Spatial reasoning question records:
>>
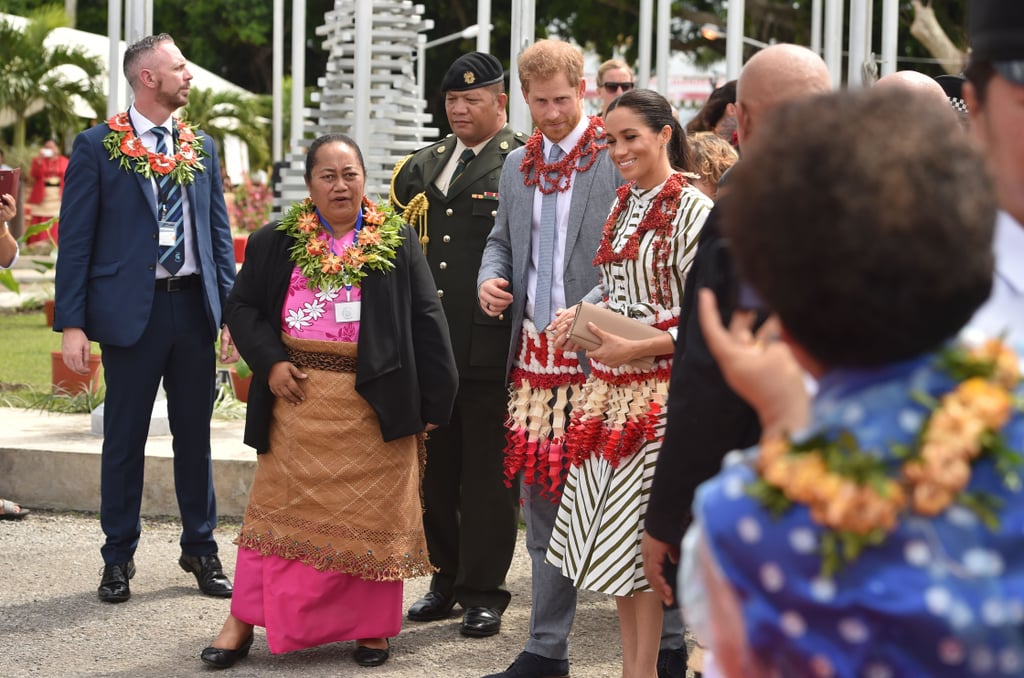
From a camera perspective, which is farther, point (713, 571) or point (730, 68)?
point (730, 68)

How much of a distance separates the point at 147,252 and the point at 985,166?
4.78 m

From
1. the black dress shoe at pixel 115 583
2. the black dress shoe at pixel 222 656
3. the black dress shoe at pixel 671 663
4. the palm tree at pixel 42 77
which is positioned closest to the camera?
<<
WHAT IS EXPECTED
Please give every line of the data above as a Markdown table with the columns Row and Line, numbering the rows and omitting blank lines. Leave the pictures out.

ANSWER TO THE TASK
| Row | Line |
|---|---|
| 1 | From a camera perspective, which is farther, point (713, 571) or point (730, 68)? |
| 2 | point (730, 68) |
| 3 | How much of a distance separates the point at 147,252 and the point at 985,166? |
| 4 | 4.78 m |
| 5 | From |
| 6 | 1. the black dress shoe at pixel 115 583 |
| 7 | 2. the black dress shoe at pixel 222 656 |
| 8 | 3. the black dress shoe at pixel 671 663 |
| 9 | 4. the palm tree at pixel 42 77 |
| 10 | which is positioned closest to the camera? |